Temelde davanın düşmesi üç durumda gerçekleşmektedir:
- TCK’da öngörülen düşme sebeplerinin varlığı,
- Ceza muhakemesi şartı olarak nitelenen, soruşturma veya kovuşturma şartının gerçekleşmemesi.
- Özel kanunlarda aranan soruşturma şartlarının sağlanmamış olması
Kanunen bir suçun soruşturması ve kovuşturması belli şartlara bağlanmış olup bu şartlar sağlanmamış ise düşme kararı verilmesi gerekmektedir. Örneğin, özel bir kanun olan 4483 sayılı kanuna göre memurların görevi kapsamındaki bir suç nedeniyle soruşturulabilmesi için soruşturma izni alınması gereklidir. Soruşturma izni verilmeyeceği anlaşıldığında, soruşturma izninin verilmemesi bir düşme nedenidir. Ceza davasının yürütülmesi soruşturma veya kovuşturma şartının gerçekleşmesine bağlıysa; soruşturma veya kovuşturma şartının gerçekleşmeyeceğinin anlaşılması hallerinde, davanın düşmesine karar verilir (CMK m.223/8). İzin, talep, şikayet, yasama dokunulmazlığı, suçun işlenmesinden sonra ortaya çıkan akıl hastalığı, ön ödeme, uzlaşma vb. haller soruşturma ve kovuşturma şartıdır.
Ceza davası bakımından 5237 sayılı TCK’da yer alan düşme sebepleri şunlardır:
- Sanığın Ölmüş Olması (TCK m.64): Sanığın ölümü TCK’ya göre bir düşme nedenidir. TCK m.64’e göre, sanığın ölümü halinde kamu davasının düşürülmesine karar verilir. Ancak, niteliği itibarıyla müsadereye tabi eşya ve maddi menfaatler hakkında davaya devam olunarak bunların müsaderesine hükmolunabilir.

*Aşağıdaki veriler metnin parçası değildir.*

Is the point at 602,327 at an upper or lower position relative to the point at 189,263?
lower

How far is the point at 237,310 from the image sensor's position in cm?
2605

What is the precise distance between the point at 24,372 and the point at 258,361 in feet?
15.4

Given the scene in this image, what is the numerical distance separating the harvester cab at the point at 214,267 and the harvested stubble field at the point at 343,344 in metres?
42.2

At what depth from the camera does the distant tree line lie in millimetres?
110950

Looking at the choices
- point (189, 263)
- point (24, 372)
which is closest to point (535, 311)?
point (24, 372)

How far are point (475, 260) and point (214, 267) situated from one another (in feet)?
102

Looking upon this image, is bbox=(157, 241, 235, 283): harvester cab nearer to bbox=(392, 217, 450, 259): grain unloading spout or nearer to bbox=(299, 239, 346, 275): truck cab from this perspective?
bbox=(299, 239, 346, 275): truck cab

- Genel Af İlanı Gerçekleşmesi (TCK m.65): Genel af, kamu davasının düşürülmesi nedenidir.
Özel af halinde kamu davası hakkında düşme kararı verilemez. TCK m.65’e göre, genel af halinde, kamu davası düşer, hükmolunan cezalar bütün neticeleri ile birlikte ortadan kalkar.

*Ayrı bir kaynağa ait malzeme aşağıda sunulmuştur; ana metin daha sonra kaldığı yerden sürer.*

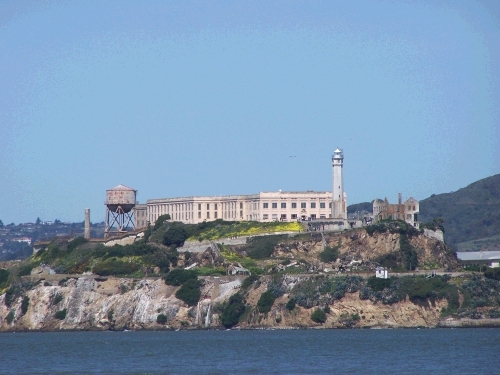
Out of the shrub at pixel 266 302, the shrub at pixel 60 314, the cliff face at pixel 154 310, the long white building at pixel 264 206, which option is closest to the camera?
the cliff face at pixel 154 310

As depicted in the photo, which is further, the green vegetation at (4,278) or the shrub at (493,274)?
the green vegetation at (4,278)

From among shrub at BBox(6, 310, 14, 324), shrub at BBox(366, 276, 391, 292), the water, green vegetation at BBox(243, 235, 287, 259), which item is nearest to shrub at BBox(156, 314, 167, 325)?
the water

- Dava Zamanaşımının Dolmuş Olması (TCK m.66): Dava zamanaşımın gerçekleşmesi halinde kamu davasının düşürülmesine karar verilir. Dava zamanaşımı, suçun işlendiği tarihten itibaren belli bir süre geçtiği halde dava açılmamış veya dava açılmasına rağmen kanuni süre içinde sonuçlandırılmamış ise, devletin cezalandırma hakkından vazgeçmesi ve ceza davasının düşmesi sonucunu doğuran bir ceza hukuku kurumudur.

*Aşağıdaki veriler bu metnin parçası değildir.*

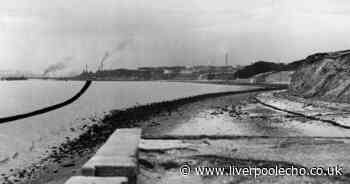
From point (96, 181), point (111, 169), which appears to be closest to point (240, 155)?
point (111, 169)

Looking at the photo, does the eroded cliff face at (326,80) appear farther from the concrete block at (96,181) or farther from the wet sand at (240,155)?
the concrete block at (96,181)

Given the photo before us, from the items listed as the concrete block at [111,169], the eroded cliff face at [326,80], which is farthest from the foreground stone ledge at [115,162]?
the eroded cliff face at [326,80]

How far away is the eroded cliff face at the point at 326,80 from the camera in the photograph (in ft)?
98.0

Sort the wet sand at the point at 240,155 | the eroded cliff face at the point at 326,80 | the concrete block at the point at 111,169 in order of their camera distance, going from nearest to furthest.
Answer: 1. the concrete block at the point at 111,169
2. the wet sand at the point at 240,155
3. the eroded cliff face at the point at 326,80

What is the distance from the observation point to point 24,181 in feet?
36.9

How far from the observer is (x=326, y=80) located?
114 ft

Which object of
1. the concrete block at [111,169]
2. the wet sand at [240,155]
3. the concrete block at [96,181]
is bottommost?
the wet sand at [240,155]

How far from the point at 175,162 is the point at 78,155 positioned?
307 inches

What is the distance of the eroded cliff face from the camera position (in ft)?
98.0

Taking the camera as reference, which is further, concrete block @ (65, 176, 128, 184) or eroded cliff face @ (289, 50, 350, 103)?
eroded cliff face @ (289, 50, 350, 103)

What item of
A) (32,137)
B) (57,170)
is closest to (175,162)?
(57,170)

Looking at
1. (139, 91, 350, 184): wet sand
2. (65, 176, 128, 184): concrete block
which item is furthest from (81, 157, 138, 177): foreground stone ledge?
(65, 176, 128, 184): concrete block

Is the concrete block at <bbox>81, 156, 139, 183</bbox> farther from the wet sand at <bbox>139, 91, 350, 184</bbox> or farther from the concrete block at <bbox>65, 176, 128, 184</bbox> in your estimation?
the concrete block at <bbox>65, 176, 128, 184</bbox>

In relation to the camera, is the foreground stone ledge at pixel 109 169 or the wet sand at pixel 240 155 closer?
the foreground stone ledge at pixel 109 169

- Şikayetten Vazgeçilmiş Olması (TCK m.73/4): Şikayetten vazgeçme, kamu davasının düşmesi nedenlerinden belki de uygulamada en sık karşılaşılanıdır. TCK m.73/4’e göre, kovuşturma yapılabilmesi şikayete bağlı suçlarda kanunda aksi yazılı olmadıkça mağdur veya suçtan zarar gören kişinin şikayetten vazgeçmesi davayı düşürür ve hükmün kesinleşmesinden sonraki vazgeçme cezanın infazına engel olmaz.
- Önödemenin Gerçekleşmiş Olması (TCK m.75): Önödeme kurumunun uygulanması halinde kamu davasının düşmesi kararı verilir. Önödeme, uzlaşmaya tabi suçlar hariç olmak üzere sadece adli para cezası yaptırımını içeren suçlarda veya yasa maddesinde belirlenen hapis cezasının üst sınırı 6 ayı geçmeyen suçlarda failin belli bir miktar para ödeyerek soruşturma veya kovuşturmanın sonuçlarından kurtulmasını sağlayan bir kurumdur.
- Yargılamanın herhangi bir aşamasında UZLAŞILMIŞ olması (CMK m.253): Ceza davasında uzlaşma gerçekleştiği takdirde kamu davasının düşmesine karar verilir. Uzlaştırma, ceza soruşturması ve davasında tarafsız bir kimsenin arabuluculuğuyla uyuşmazlığın çözülmesi için suçun mağduru ve failinin iletişim kurduğu süreçtir (CMK md. 253/1). Ceza davası devam ederken suç vasfı değişebilmekte, değişen suç vasfı uzlaşma kapsamına girebilmektedir. Bu hallerde, taraflar arasında uzlaşmanın gerçekleşmesi ceza davasının düşmesi nedenlerinden biridir.
DAVANIN DÜŞMESİ KARARINA KARŞI İTİRAZ,
İSTİNAF VEYA TEMYİZ BAŞVURUSU
Ceza davasının hüküm çeşitlerinden biri olduğundan dolayı bu hükme ilişkin kanuni başvuru yolları öngörülmüştür. Bu sebeple dava düşmesi kararına karşı itiraz kanun yoluna başvurulamaz, hükme ilişkin başvuru yolları olan istinaf, temyiz ve kanun yararına bozma yollarına başvurulabilir.
- Davanın Düşmesi Hükmüne Karşı İstinaf Başvurusu
İstinaf, mahkumiyet kararını hem maddi olay yönünden hem hukuki yönden denetleyen kanun yoludur. İstinaf denetimi, üst dereceli bir mahkeme olan istinaf mahkemesi (bölge adliye mahkeme) tarafından yerine getirilir. Davanın düşmesi hükmüne karşı istinaf kanun yolu başvurusu yapılabilir. İstinaf mahkemesi, yerel mahkeme tarafından maddi olayın yerinde değerlendirilip değerlendirilmediği hükmün hukuka uygun olup olmadığına ilişkin denetim yapar. İstinaf yoluna düşme kararına ilişkin başvuruda bulunan savcı, ilgili kurum, mağdur, katılan ve diğer taraflardan her biri kanunun elverdiği şartlar dahilinde başvurabilecektir.
- Davanın Düşmesi Kararına Karşı Temyiz Başvurusu
Temyiz, istinaf mahkemesinin bozma kararı dışında kalan hükümlerinin hukuki yönden yeniden incelenmesi için bir ceza davasının taraflarına tanınan olağan bir kanun yoludur. Davanın düşmesi kararı aleyhine temyiz başvurusu yapılamaz.
Davanın düşmesine ilişkin ilk derece mahkemesi kararları ile ilgili olarak bölge adliye mahkemesince verilen bu tür kararlar veya istinaf başvurusunun esastan reddine dair kararlar aleyhine temyiz kanun yoluna gidilemez (CMK md. 286/2-g).